Secondo alcuni Navalny ha recentemente ammorbidito i toni, certo non per un sincero cambiamento di tipo morale: a dicembre in un’intervista con l’economista Sergei Guriev ha cercato di aggirare la questione, replicando allo stesso modo in un’intervista con il Financial Times – in cui non si fa scrupoli a insultare le persone omosessuali. In vista delle elezioni presidenziali del 2018, ha invece affermato di essere in disaccordo con le leggi anti-gay promosse dal presidente Putin. Forse proprio in questo risiede la grande abilità di Navalny: il fascino sul pubblico.

Non avendo smentito le parole di disprezzo e odio espresse in passato contro interi gruppi e categorie di persone, il 23 febbraio Amnesty International ha ritirato il nome di Aleksej Navalny dalla lista di prigionieri di coscienza.

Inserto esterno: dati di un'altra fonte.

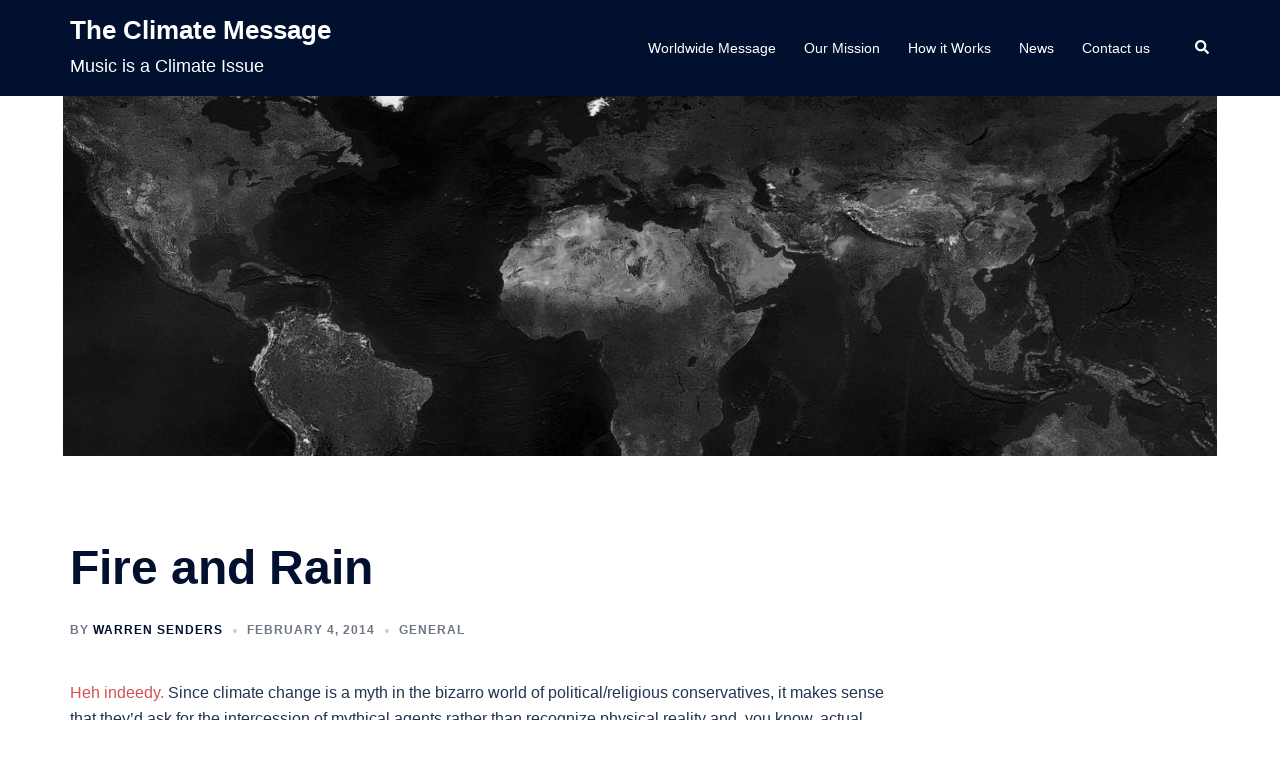

--- FILE ---
content_type: text/css
request_url: http://www.theclimatemessage.com/styles/menustyle.css
body_size: 2783
content:
/* CSS Document */

@charset "UTF-8";

/** Container */
.shailan-dropdown-menu .dropdown-horizontal-container{ height:17px; border-radius:7px; -moz-border-radius:7px; -webkit-border-radius:7px; }

ul.dropdown{
	border-width:0px;
	padding:0px;  }
ul.dropdown li{ margin:0px; display:block; zoom:1; line-height:16px; }
ul.dropdown li a{ display:block; margin-left:5px; line-height:16px; vertical-align:middle; text-align:left; text-decoration:none; padding:7px 8px 3px 4px; text-decoration:none; }

ul.dropdown li.hover, ul.dropdown li:hover { cursor: default; }

ul.dropdown ul { border-bottom:1px solid; }
*html ul.dropdown ul{width:100px;}
ul.dropdown ul li{display:block; text-align:left;}
ul.dropdown ul li a{display:block; min-width:240px;}
*html ul.dropdown ul li a{width:100px;}

/** Right align fix */
ul.dropdown-align-right li{ border-width: 0px 0px 0px 25px; }

/** Hover effect */
ul.dropdown li.hover, ul.dropdown li:hover { }
ul.dropdown li.hover a, ul.dropdown li:hover  a{ }
ul.dropdown li.hover ul li a, ul.dropdown li:hover ul li a{ }

/** Link colors */
ul.dropdown a:link  { }
ul.dropdown a:visited { }
ul.dropdown a:hover { }
ul.dropdown a:active { }
/** Sub menus */
ul.dropdown ul { margin:0px; padding:0px;border:1px solid; }
ul.dropdown ul li a{ display:block; border:0px solid; padding:2px; margin:2px; height:auto; }
ul.dropdown li.hover ul li a:hover, ul.dropdown li:hover ul li a:hover{ display:block; border:0px solid; text-decoration:none; }
ul.dropdown li.hover ul li a:active, ul.dropdown li:active ul li a:active{ display:block; border:0px solid; text-decoration:none; }
ul.dropdown ul li.hover, ul.dropdown ul li:hover { }

/** Current menu item */
li.current-cat a, li.current_page_item a, li.current-menu-item a,
li.current-cat a:link, li.current_page_item a:link, li.current-menu-item a:link,
li.current-cat a:visited, li.current_page_item a:visited, li.current-menu-item a:visited{ display:block;  }

/** Not current fix */
li.current_page_item ul a, li.current_page_item ul a:visited, li.current_page_item ul a:link { ; }

/** Ancestor */
li.current_page_ancestor a,li.current_page_ancestor a:visited, li.current_page_ancestor a:link {text-decoration:underline;}
li.current-menu-ancestor a,li.current-menu-ancestor a:visited, li.current-menu-ancestor a:link {text-decoration:underline;}

/** Not ancestor fix */
li.current_page_ancestor ul a, li.current_page_ancestor ul a:visited, li.current_page_ancestor ul a:link {text-decoration:none;}
li.current-menu-ancestor ul a,li.current-menu-ancestor ul a:visited, li.current-menu-ancestor ul a:link {text-decoration:none;}

/** Vertical menu support */
ul.dropdown-vertical{ min-width:200px; }
ul.dropdown-vertical li { display:block; height:30px; }
ul.dropdown-vertical ul { border-bottom:0px; }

Quella dei prigionieri di coscienza è una categoria di cui fanno parte tutti coloro che sono stati imprigionati per ciò che rappresentano (razza, religione, lingua), ciò che sono (colore della pelle, orientamento sessuale) o per il loro credo politico – ne fanno parte, infatti, Patrick Zaki e Asia Bibi.

[…] La narrazione (che possiamo definire quasi tossica) dell’immagine stereotipata di Navalny come nuovo «paladino della democrazia» tramite una gigantesca risonanza mediatica è arrivata anche in Italia, a partire ad esempio da Lia Quartapelle, esponente della Commissione Esteri della Camera, che su Twitter ha rilanciato l’hashtag #IStandWithNavalny e #FreeNavalny, a favore della sua liberazione in seguito a una recente condanna a tre anni di carcere in cui è stato accusato di aver violato gli obblighi di una sentenza detentiva.

[…] La storia della mediatizzazione di Navalny dovrebbe spingerci a guardare la sua figura attraverso un occhio critico e cosciente, per accorgerci che quella del blogger russo è una delle tante finte immagini mediatiche di santi e dèi: è allora necessario chiedersi se lo scopo della sua propaganda giustifichi davvero le sue azioni, o meglio, se il tentativo di ergersi a simbolo dell’opposizione contro un regime che zittisce le critiche con metodi totalitari giustifichi dichiarazioni omofobe e razziste in una società che negli ultimi anni si batte ogni giorno per andare nella direzione opposta.